Возле догорающего костра сидели командир отряда Оксана Белокурая и дядя Ваня.

- Перед наступлением на Красный мост я получила письмо от бабушки,- говорила Оксана.- Умоляет меня беречься дурного глаза и лихого человека. Бедная, она и не представляет себе, сколько на войне лихих людей… Даже прислала заговор, чтобы кровь останавливать при ранении… «Шла бабка по речке, вела быка по нитке, нитка-то оборвалась, кровь-то унялась…» Вот такая она у меня, старая и наивная. Если бы она знала, что такое бой!

«Почему она вдруг вспомнила бабкино письмо и смешные заговоры? - спросил себя Азат.- Может, хочет отвлечься? Три дня назад она потеряла таких людей… Она же тоскует».
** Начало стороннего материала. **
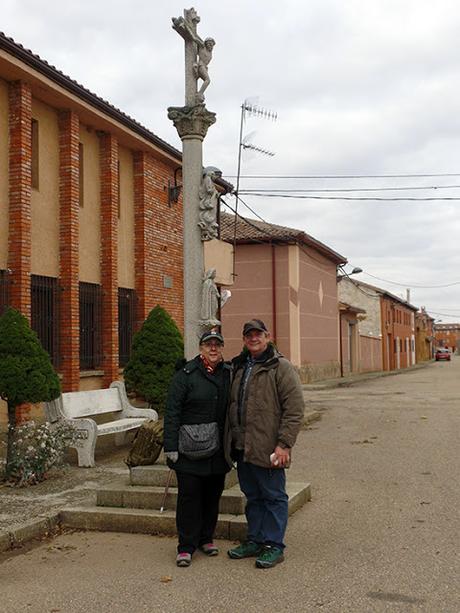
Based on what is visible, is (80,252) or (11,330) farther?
(80,252)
Азат заткнул уши, чтобы не слышать, о чём ещё они будут говорить…

Отряд готовился к продолжению марша. Улучив свободную минуту, прибежал Миша-поварёнок.

- Ну, как дела? - спросил он заботливо.- Меня Микола Хвёдорович послал за тобой.

- Сам видишь. Уже хожу.

- Немного хромаешь, это ничего. Легко отделался, значит, повезло.- И, внезапно понизив голос, оглядываясь во все стороны, словно заговорщик, прошептал: - Пошли, что ли? Микола Хвёдорович без тебя не велел вертаться. Он тебе место в телеге приготовил.

- Иди. Я вас догоню…

Уже отбежав порядочное расстояние, Миша вернулся ещё раз.

- Совсем забыл,- сказал он радостным голосом,- поздравляю тебя с повышением в чине! Дядя Ваня так и сказал: «Наша мальчишечья гвардия заслужила очередное воинское звание!» Война продолжается, товарищ ефрейтор!

Азат и сам не знал, почему он не двинулся вместе со всем отрядом. Вот последний человек скрылся в чаще. Оксана Белокурая неподвижно стояла, пока вокруг неё сновали люди, а потом, когда поляна опустела, сиротливо присела на пень и, закрыв лицо руками, заплакала навзрыд.

Азат растерялся. Он не поверил своим глазам и ушам. Командир плачет?! И сразу же подумал: ведь она потеряла в бою самых близких людей. Он осудил её и… простил. Простил по-мальчишески, до конца.

Ещё не отдавая себе отчёта в том, что совершит в следующий миг, Азат совсем близко подошёл к своему командиру и, запинаясь и смущаясь, проговорил:

- Я теперь никогда не уйду из вашего штаба. Что бы ни случилось. Только вы не плачьте, ладно?

Оксана никак не ожидала увидеть возле себя Азата. Она испуганно взглянула на него.

Мальчишеское сердце - мужское сердце. Почти мужское.

- Теперь есть кому вас защищать! - заявил он твёрдо и честно.

На какое-то мгновение ему почудилось, что Оксана Белокурая улыбнулась сквозь слёзы. Но он постарался не обидеться на неё, потому что в этот миг он стоял выше всяких обид.